03.07.2019 20:57 di Giuseppe Emanuele Frisone   Vedi letture
© foto di Daniele Buffa/Image Sport
Per il bomber non serve fretta. E intanto Brazao frutta Adorante

Con l'inizio del mese di luglio cominciano ad arrivare le prime ufficialità di un calciomercato che deve ancora decollare. Ancora manca un'eternità alla fine della sessione e la lista dei nomi che si sono susseguiti sembra interminabile già adesso. In tutto questo, il dubbio dei tifosi è sempre lo stesso: Balotelli o non Balotelli? Arriva oppure no? E Gervinho sarà sacrificato per arrivare a Supermario? Tutti quesiti che, al momento, lasciano un po' il tempo che trovano. Le voci ci sono, inutile negarlo, e sembrano sicuramente più insistenti rispetto a quelle di un anno fa. Va però aggiunto che per il colpo in attacco è ancora presto: è raro che operazioni così importanti e delicate vengano svolte in una fase iniziale del calciomercato, anche perché dovrebbe impegnare una certa parte del budget. Meglio dunque dedicarsi prima ad operazioni di contorno che però saranno utili a rinsaldare il nerbo della squadra, tanto più che, nelle condizioni del Parma, alcune conferme suonerebbero praticamente come dei veri e propri acquisti, penso a Sepe o a Grassi. Inoltre arrivi di giocatori come Laurini (sempre vicinissimo) aumenteranno nella rosa l'abitudine alla categoria, cosa che l'anno scorso mancava un po' a questa squadra. Insomma, il rinnovamento e la stabilità sono in questo momento le priorità: sull'attaccante si lavora, sì, ma a tal proposito non dobbiamo aspettarci (secondo me) una soluzione a breve.

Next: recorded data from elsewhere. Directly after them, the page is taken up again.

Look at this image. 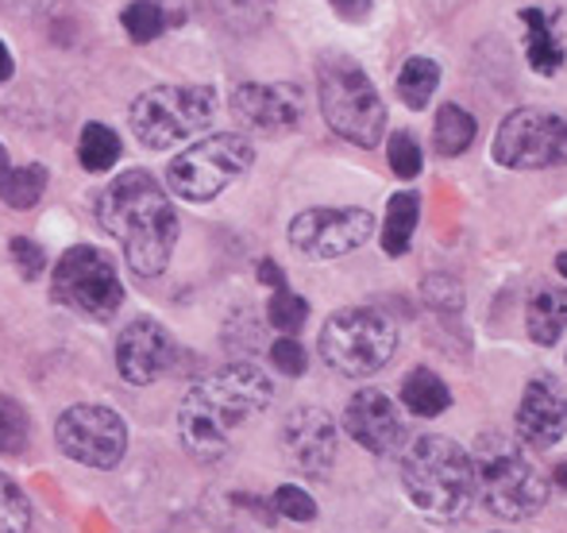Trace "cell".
I'll return each instance as SVG.
<instances>
[{
  "label": "cell",
  "mask_w": 567,
  "mask_h": 533,
  "mask_svg": "<svg viewBox=\"0 0 567 533\" xmlns=\"http://www.w3.org/2000/svg\"><path fill=\"white\" fill-rule=\"evenodd\" d=\"M343 433L359 444V449L374 452V457H390L402 444L405 429H402V413L398 406L386 399L374 387L351 394V402L343 406Z\"/></svg>",
  "instance_id": "16"
},
{
  "label": "cell",
  "mask_w": 567,
  "mask_h": 533,
  "mask_svg": "<svg viewBox=\"0 0 567 533\" xmlns=\"http://www.w3.org/2000/svg\"><path fill=\"white\" fill-rule=\"evenodd\" d=\"M12 70H16V59H12V51H8L4 43H0V85L12 78Z\"/></svg>",
  "instance_id": "38"
},
{
  "label": "cell",
  "mask_w": 567,
  "mask_h": 533,
  "mask_svg": "<svg viewBox=\"0 0 567 533\" xmlns=\"http://www.w3.org/2000/svg\"><path fill=\"white\" fill-rule=\"evenodd\" d=\"M275 399V383L267 379V371L259 363H228L217 376L202 379L197 387H189L178 410V437L182 449L202 464L228 457L231 433L244 421H251L255 413H262Z\"/></svg>",
  "instance_id": "2"
},
{
  "label": "cell",
  "mask_w": 567,
  "mask_h": 533,
  "mask_svg": "<svg viewBox=\"0 0 567 533\" xmlns=\"http://www.w3.org/2000/svg\"><path fill=\"white\" fill-rule=\"evenodd\" d=\"M54 298L85 317H113L124 306V283L97 248H70L54 267Z\"/></svg>",
  "instance_id": "10"
},
{
  "label": "cell",
  "mask_w": 567,
  "mask_h": 533,
  "mask_svg": "<svg viewBox=\"0 0 567 533\" xmlns=\"http://www.w3.org/2000/svg\"><path fill=\"white\" fill-rule=\"evenodd\" d=\"M317 348H321V360L329 363L337 376L367 379L394 360L398 325L390 321L382 309L348 306V309H337V314L324 321Z\"/></svg>",
  "instance_id": "6"
},
{
  "label": "cell",
  "mask_w": 567,
  "mask_h": 533,
  "mask_svg": "<svg viewBox=\"0 0 567 533\" xmlns=\"http://www.w3.org/2000/svg\"><path fill=\"white\" fill-rule=\"evenodd\" d=\"M12 259H16V267H20L23 278H39V275H43V267H47L43 248H39L35 240H28V236H16V240H12Z\"/></svg>",
  "instance_id": "35"
},
{
  "label": "cell",
  "mask_w": 567,
  "mask_h": 533,
  "mask_svg": "<svg viewBox=\"0 0 567 533\" xmlns=\"http://www.w3.org/2000/svg\"><path fill=\"white\" fill-rule=\"evenodd\" d=\"M213 116H217V90L209 85H155L143 90L127 109L135 140L151 151H166L205 132Z\"/></svg>",
  "instance_id": "7"
},
{
  "label": "cell",
  "mask_w": 567,
  "mask_h": 533,
  "mask_svg": "<svg viewBox=\"0 0 567 533\" xmlns=\"http://www.w3.org/2000/svg\"><path fill=\"white\" fill-rule=\"evenodd\" d=\"M522 23H525V62L540 78H556L567 62L564 39L556 31V16L548 8H522Z\"/></svg>",
  "instance_id": "18"
},
{
  "label": "cell",
  "mask_w": 567,
  "mask_h": 533,
  "mask_svg": "<svg viewBox=\"0 0 567 533\" xmlns=\"http://www.w3.org/2000/svg\"><path fill=\"white\" fill-rule=\"evenodd\" d=\"M317 98H321L324 124L355 147H374L386 132V105L367 70L348 54H321Z\"/></svg>",
  "instance_id": "5"
},
{
  "label": "cell",
  "mask_w": 567,
  "mask_h": 533,
  "mask_svg": "<svg viewBox=\"0 0 567 533\" xmlns=\"http://www.w3.org/2000/svg\"><path fill=\"white\" fill-rule=\"evenodd\" d=\"M174 356H178L174 337L158 321H151V317L132 321L116 340V371L132 387L155 383L163 371L174 368Z\"/></svg>",
  "instance_id": "14"
},
{
  "label": "cell",
  "mask_w": 567,
  "mask_h": 533,
  "mask_svg": "<svg viewBox=\"0 0 567 533\" xmlns=\"http://www.w3.org/2000/svg\"><path fill=\"white\" fill-rule=\"evenodd\" d=\"M270 363H275V371H282L286 379H298V376H306L309 356L293 337H278L275 345H270Z\"/></svg>",
  "instance_id": "34"
},
{
  "label": "cell",
  "mask_w": 567,
  "mask_h": 533,
  "mask_svg": "<svg viewBox=\"0 0 567 533\" xmlns=\"http://www.w3.org/2000/svg\"><path fill=\"white\" fill-rule=\"evenodd\" d=\"M436 85H441V66L433 59H405V66L398 70V98L405 101L410 109H425L433 101Z\"/></svg>",
  "instance_id": "24"
},
{
  "label": "cell",
  "mask_w": 567,
  "mask_h": 533,
  "mask_svg": "<svg viewBox=\"0 0 567 533\" xmlns=\"http://www.w3.org/2000/svg\"><path fill=\"white\" fill-rule=\"evenodd\" d=\"M329 4H332V12L348 23H363L367 16H371V0H329Z\"/></svg>",
  "instance_id": "36"
},
{
  "label": "cell",
  "mask_w": 567,
  "mask_h": 533,
  "mask_svg": "<svg viewBox=\"0 0 567 533\" xmlns=\"http://www.w3.org/2000/svg\"><path fill=\"white\" fill-rule=\"evenodd\" d=\"M556 483H560V488L567 491V464H560V468H556Z\"/></svg>",
  "instance_id": "40"
},
{
  "label": "cell",
  "mask_w": 567,
  "mask_h": 533,
  "mask_svg": "<svg viewBox=\"0 0 567 533\" xmlns=\"http://www.w3.org/2000/svg\"><path fill=\"white\" fill-rule=\"evenodd\" d=\"M259 283L270 286V290H286V270L275 264V259H262L259 264Z\"/></svg>",
  "instance_id": "37"
},
{
  "label": "cell",
  "mask_w": 567,
  "mask_h": 533,
  "mask_svg": "<svg viewBox=\"0 0 567 533\" xmlns=\"http://www.w3.org/2000/svg\"><path fill=\"white\" fill-rule=\"evenodd\" d=\"M270 503H275V511L282 514V519H290V522H313L317 519L313 495H309V491H301V488H293V483H282Z\"/></svg>",
  "instance_id": "33"
},
{
  "label": "cell",
  "mask_w": 567,
  "mask_h": 533,
  "mask_svg": "<svg viewBox=\"0 0 567 533\" xmlns=\"http://www.w3.org/2000/svg\"><path fill=\"white\" fill-rule=\"evenodd\" d=\"M421 294H425L429 306L441 309V314H460V309H463V286H460V278L444 275V270L429 275L425 283H421Z\"/></svg>",
  "instance_id": "32"
},
{
  "label": "cell",
  "mask_w": 567,
  "mask_h": 533,
  "mask_svg": "<svg viewBox=\"0 0 567 533\" xmlns=\"http://www.w3.org/2000/svg\"><path fill=\"white\" fill-rule=\"evenodd\" d=\"M475 483L498 519L522 522L545 511L548 503V475L537 468V460L525 452V444L509 441L502 433L478 437L475 452Z\"/></svg>",
  "instance_id": "4"
},
{
  "label": "cell",
  "mask_w": 567,
  "mask_h": 533,
  "mask_svg": "<svg viewBox=\"0 0 567 533\" xmlns=\"http://www.w3.org/2000/svg\"><path fill=\"white\" fill-rule=\"evenodd\" d=\"M386 155H390V171H394L398 178H405V182L417 178L421 166H425V155H421V143L413 140L410 132H394V135H390Z\"/></svg>",
  "instance_id": "31"
},
{
  "label": "cell",
  "mask_w": 567,
  "mask_h": 533,
  "mask_svg": "<svg viewBox=\"0 0 567 533\" xmlns=\"http://www.w3.org/2000/svg\"><path fill=\"white\" fill-rule=\"evenodd\" d=\"M120 23L132 43H151L166 31V0H132L120 12Z\"/></svg>",
  "instance_id": "26"
},
{
  "label": "cell",
  "mask_w": 567,
  "mask_h": 533,
  "mask_svg": "<svg viewBox=\"0 0 567 533\" xmlns=\"http://www.w3.org/2000/svg\"><path fill=\"white\" fill-rule=\"evenodd\" d=\"M374 236V217L367 209H306L290 221L293 252L309 259H340L363 248Z\"/></svg>",
  "instance_id": "12"
},
{
  "label": "cell",
  "mask_w": 567,
  "mask_h": 533,
  "mask_svg": "<svg viewBox=\"0 0 567 533\" xmlns=\"http://www.w3.org/2000/svg\"><path fill=\"white\" fill-rule=\"evenodd\" d=\"M417 221H421V197L417 194H394L390 197V205H386V221H382V233H379V240H382V252L386 256H405L410 252V244H413V233H417Z\"/></svg>",
  "instance_id": "20"
},
{
  "label": "cell",
  "mask_w": 567,
  "mask_h": 533,
  "mask_svg": "<svg viewBox=\"0 0 567 533\" xmlns=\"http://www.w3.org/2000/svg\"><path fill=\"white\" fill-rule=\"evenodd\" d=\"M525 329H529V337L537 345L553 348L567 332V290H560V286L540 290L525 309Z\"/></svg>",
  "instance_id": "21"
},
{
  "label": "cell",
  "mask_w": 567,
  "mask_h": 533,
  "mask_svg": "<svg viewBox=\"0 0 567 533\" xmlns=\"http://www.w3.org/2000/svg\"><path fill=\"white\" fill-rule=\"evenodd\" d=\"M31 437V418L16 399L0 394V457H20L28 449Z\"/></svg>",
  "instance_id": "28"
},
{
  "label": "cell",
  "mask_w": 567,
  "mask_h": 533,
  "mask_svg": "<svg viewBox=\"0 0 567 533\" xmlns=\"http://www.w3.org/2000/svg\"><path fill=\"white\" fill-rule=\"evenodd\" d=\"M282 441L290 460L301 468L306 475H329L332 464H337V421L329 418L317 406H298V410L286 418L282 426Z\"/></svg>",
  "instance_id": "17"
},
{
  "label": "cell",
  "mask_w": 567,
  "mask_h": 533,
  "mask_svg": "<svg viewBox=\"0 0 567 533\" xmlns=\"http://www.w3.org/2000/svg\"><path fill=\"white\" fill-rule=\"evenodd\" d=\"M267 317H270V325L282 332V337H293V332L306 325L309 301L301 298V294H293V290H275V294H270V301H267Z\"/></svg>",
  "instance_id": "29"
},
{
  "label": "cell",
  "mask_w": 567,
  "mask_h": 533,
  "mask_svg": "<svg viewBox=\"0 0 567 533\" xmlns=\"http://www.w3.org/2000/svg\"><path fill=\"white\" fill-rule=\"evenodd\" d=\"M231 116L255 132H290L306 116V93L293 82H244L231 90Z\"/></svg>",
  "instance_id": "13"
},
{
  "label": "cell",
  "mask_w": 567,
  "mask_h": 533,
  "mask_svg": "<svg viewBox=\"0 0 567 533\" xmlns=\"http://www.w3.org/2000/svg\"><path fill=\"white\" fill-rule=\"evenodd\" d=\"M78 163L90 174H105L120 163V135L109 124H85L78 140Z\"/></svg>",
  "instance_id": "25"
},
{
  "label": "cell",
  "mask_w": 567,
  "mask_h": 533,
  "mask_svg": "<svg viewBox=\"0 0 567 533\" xmlns=\"http://www.w3.org/2000/svg\"><path fill=\"white\" fill-rule=\"evenodd\" d=\"M31 530V503L4 472H0V533H28Z\"/></svg>",
  "instance_id": "30"
},
{
  "label": "cell",
  "mask_w": 567,
  "mask_h": 533,
  "mask_svg": "<svg viewBox=\"0 0 567 533\" xmlns=\"http://www.w3.org/2000/svg\"><path fill=\"white\" fill-rule=\"evenodd\" d=\"M255 163L251 140L239 132H217L197 140L189 151H182L171 166H166V186L171 194L186 197V202H213L220 189H228L236 178H244Z\"/></svg>",
  "instance_id": "8"
},
{
  "label": "cell",
  "mask_w": 567,
  "mask_h": 533,
  "mask_svg": "<svg viewBox=\"0 0 567 533\" xmlns=\"http://www.w3.org/2000/svg\"><path fill=\"white\" fill-rule=\"evenodd\" d=\"M402 488L425 519L455 522L478 495L475 460L444 433H425L402 452Z\"/></svg>",
  "instance_id": "3"
},
{
  "label": "cell",
  "mask_w": 567,
  "mask_h": 533,
  "mask_svg": "<svg viewBox=\"0 0 567 533\" xmlns=\"http://www.w3.org/2000/svg\"><path fill=\"white\" fill-rule=\"evenodd\" d=\"M475 132H478V124H475V116H471L467 109H460V105H441V109H436V124H433L436 155H444V158L463 155V151L475 143Z\"/></svg>",
  "instance_id": "23"
},
{
  "label": "cell",
  "mask_w": 567,
  "mask_h": 533,
  "mask_svg": "<svg viewBox=\"0 0 567 533\" xmlns=\"http://www.w3.org/2000/svg\"><path fill=\"white\" fill-rule=\"evenodd\" d=\"M556 270H560V278H567V252H560V256H556Z\"/></svg>",
  "instance_id": "39"
},
{
  "label": "cell",
  "mask_w": 567,
  "mask_h": 533,
  "mask_svg": "<svg viewBox=\"0 0 567 533\" xmlns=\"http://www.w3.org/2000/svg\"><path fill=\"white\" fill-rule=\"evenodd\" d=\"M47 189V166H12L4 143H0V202L12 209H35Z\"/></svg>",
  "instance_id": "19"
},
{
  "label": "cell",
  "mask_w": 567,
  "mask_h": 533,
  "mask_svg": "<svg viewBox=\"0 0 567 533\" xmlns=\"http://www.w3.org/2000/svg\"><path fill=\"white\" fill-rule=\"evenodd\" d=\"M213 8H217V16L236 35H251V31H259L270 20L275 0H213Z\"/></svg>",
  "instance_id": "27"
},
{
  "label": "cell",
  "mask_w": 567,
  "mask_h": 533,
  "mask_svg": "<svg viewBox=\"0 0 567 533\" xmlns=\"http://www.w3.org/2000/svg\"><path fill=\"white\" fill-rule=\"evenodd\" d=\"M54 441L70 460L85 468H116L127 452V426L116 410L93 402H78L59 413Z\"/></svg>",
  "instance_id": "11"
},
{
  "label": "cell",
  "mask_w": 567,
  "mask_h": 533,
  "mask_svg": "<svg viewBox=\"0 0 567 533\" xmlns=\"http://www.w3.org/2000/svg\"><path fill=\"white\" fill-rule=\"evenodd\" d=\"M567 433V391L553 376L529 379L517 402V441L525 449H553Z\"/></svg>",
  "instance_id": "15"
},
{
  "label": "cell",
  "mask_w": 567,
  "mask_h": 533,
  "mask_svg": "<svg viewBox=\"0 0 567 533\" xmlns=\"http://www.w3.org/2000/svg\"><path fill=\"white\" fill-rule=\"evenodd\" d=\"M506 171H548L567 163V116L553 109H514L498 124L491 147Z\"/></svg>",
  "instance_id": "9"
},
{
  "label": "cell",
  "mask_w": 567,
  "mask_h": 533,
  "mask_svg": "<svg viewBox=\"0 0 567 533\" xmlns=\"http://www.w3.org/2000/svg\"><path fill=\"white\" fill-rule=\"evenodd\" d=\"M402 406L417 418H441L452 406V391L436 371L429 368H413L402 383Z\"/></svg>",
  "instance_id": "22"
},
{
  "label": "cell",
  "mask_w": 567,
  "mask_h": 533,
  "mask_svg": "<svg viewBox=\"0 0 567 533\" xmlns=\"http://www.w3.org/2000/svg\"><path fill=\"white\" fill-rule=\"evenodd\" d=\"M97 221L140 278L163 275L178 244V213L155 174L127 171L97 194Z\"/></svg>",
  "instance_id": "1"
}]
</instances>
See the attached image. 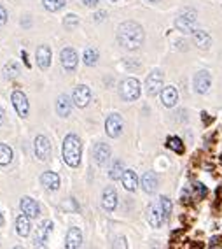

Intanto, spenderei due parole su un'operazione passata in secondo piano. Gabriel Brazao, "parcheggiato" a Parma per qualche mese, è andato all'Inter per una cifra di circa 6 milioni. Inoltre, per 4,8 milioni, è tornato all'ovile il figliol prodigo Andrea Adorante, che dopo aver fatto benissimo nelle giovanili del Parma, si è anche confermato nel vivaio interista in questi anni. Parliamo di un'operazione intelligente che ha permesso ai crociati di riabbracciare un attaccante promettente a costi molto ridotti. Classe 2000, non è detto che Adorante non possa restare in maglia crociata, per fare un po' di esperienza e diventare, un domani, quello che qualche anno fa sarebbe potuto essere Alberto Cerri se non ci fosse stato in mezzo il fallimento: una futura bandiera, un patrimonio di Parma e del Parma. Certo, è decisamente prematuro fare discorsi simili, ma si sa: se son rose, fioriranno.